# no cry way for slicing onions



## surfmom (Nov 3, 2012)

since im stuck inside with this ice decided to try a Indian curry base. One reason I dont make Indian food a lot is because its a big PIA! So ran across a curry base that can be used for future use.
I had to slice up 3 pretty good size onions. I came across a post that suggests putting cutting board on front burner. Turn on back burner with a small pan(doesnt say to have anything in it but I had residual ghee in ) on low.
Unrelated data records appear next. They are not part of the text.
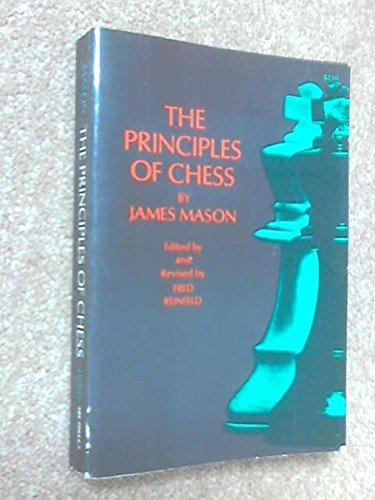 The Principles of Chess on Theory and: Mason, James
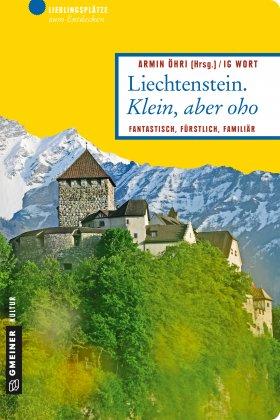 Liechtenstein. Klein, aber oho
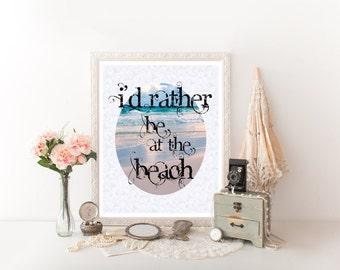 Beach Art, Beach Decor, Beach, Beach Printable, Beach Sign,Beach Digital Download,Beach Quote,Beach Sign Decor,Beach Print,Beach House  0180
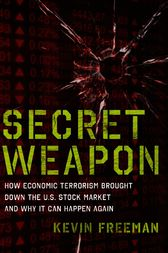 Secret Weapon by Kevin D. Freeman
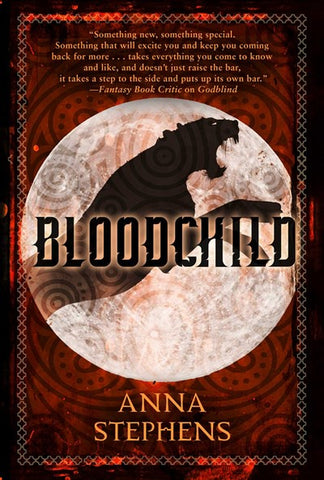 Bloodchild: The Godblind Trilogy, Book Three [Stephens, Anna]
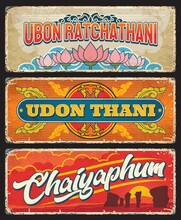 Udon Thani, Chaiyaphum, Ubon Ratchathani Thailand Provinces Stickers Or Metal Plates. Thai Cities Entry Sings Or Plates, Travel Stickers With Landmark Symbols And National Ornament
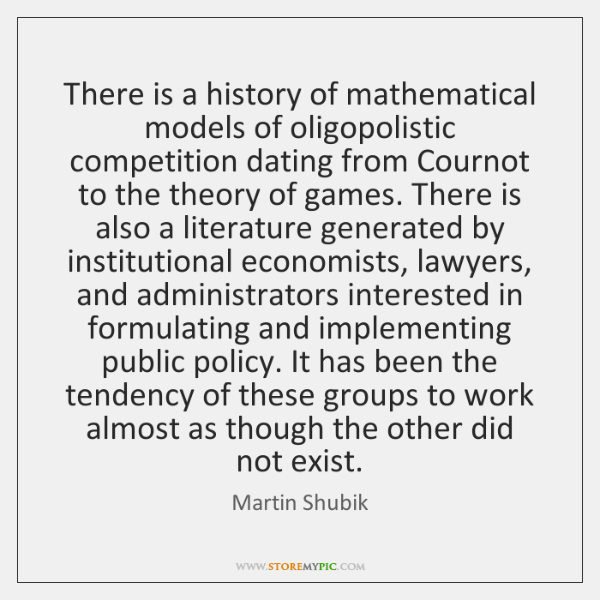 There is a history of mathematical models of oligopolistic competition dating from ...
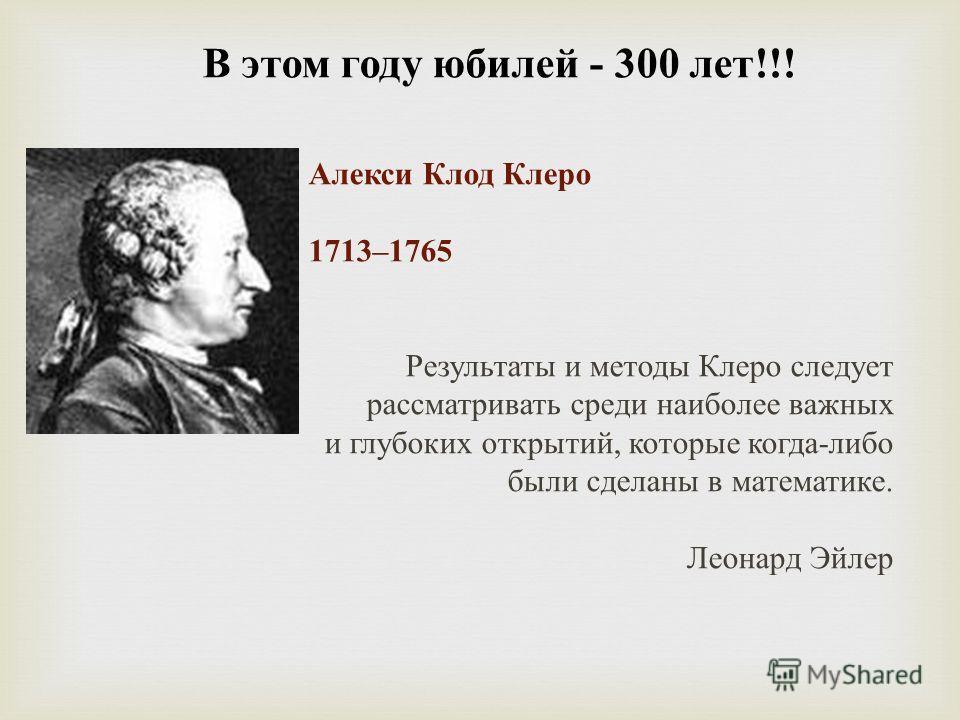 В этом году юбилей - 300 лет !!! Алекси Клод Клеро 1713–1765 Результаты и методы Клеро следует рассматривать среди наиболее важных и глубоких открытий, которые когда - либо были сделаны в математике. Леонард Эйлер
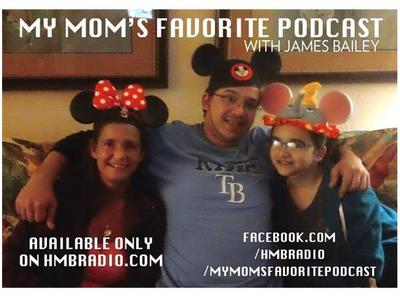 My Mom S Favorite Podcast With James Bailey Nathan Buckley 01 12 By Hmbradio Entertainment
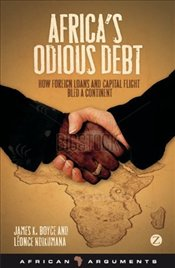 Africas Odious Debts : How Foreign Loans and Capital Flight Bled a Continent - Boyce, James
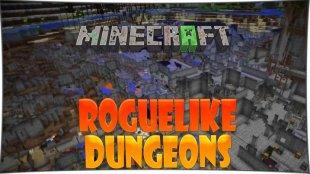 Roguelike Dungeons - мод на подземелья 1.12.2, 1.12, 1.11.2, 1.10.2, 1.8, 1.7.10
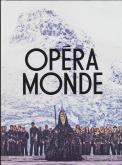 OPÉRA MONDE, LA QUÊTE D\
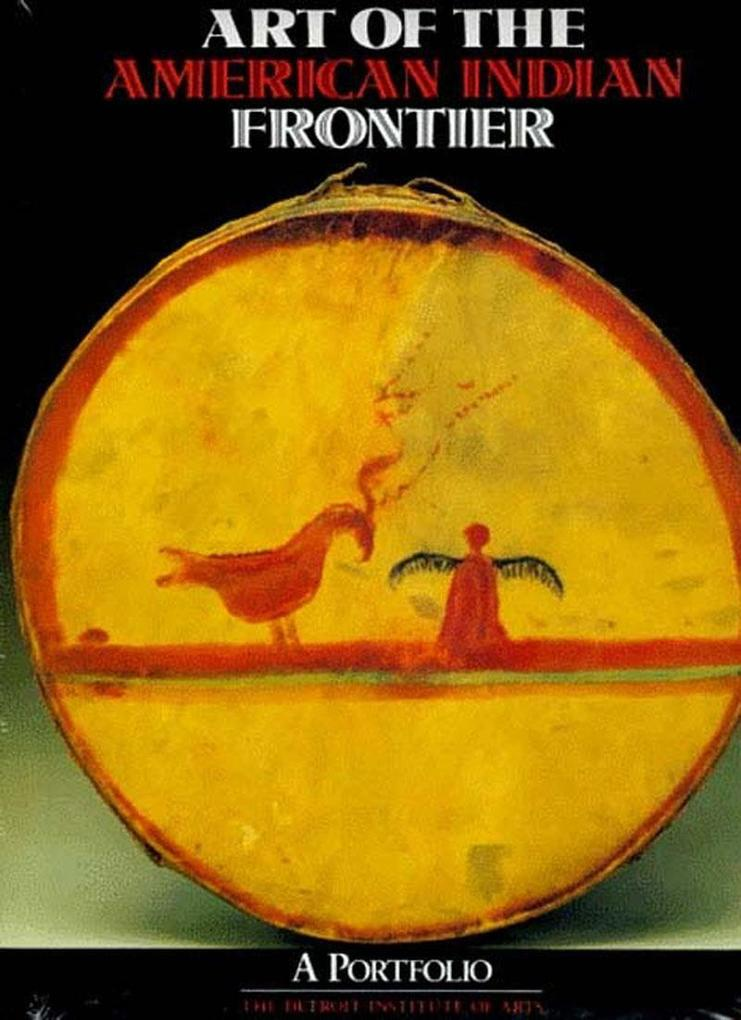 Art of the American Indian Frontier: 1943-1949 als Taschenbuch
I guess the heat from the back pulls the onion vapors away. Well it worked! not a single tear


----------



## tomsurles (Jan 16, 2012)

I'm in culinary school and we cut up lots of onions. The tip the chefs gave us is to make sure your knife is sharp and you're slicing the onions, not pushing your knife through it. Slicing it keeps the oils from spreading into the air as opposed to pushing the knife through it spraying the oils everywhere. Also leave the root end on.


----------



## surfmom (Nov 3, 2012)

oooooooo culinary school!! when ya coming to cook for us ?


----------



## gpwf20c (Jul 9, 2008)

tomsurles said:


> I'm in culinary school and we cut up lots of onions. The tip the chefs gave us is to make sure your knife is sharp and you're slicing the onions, not pushing your knife through it. Slicing it keeps the oils from spreading into the air as opposed to pushing the knife through it spraying the oils everywhere. Also leave the root end on.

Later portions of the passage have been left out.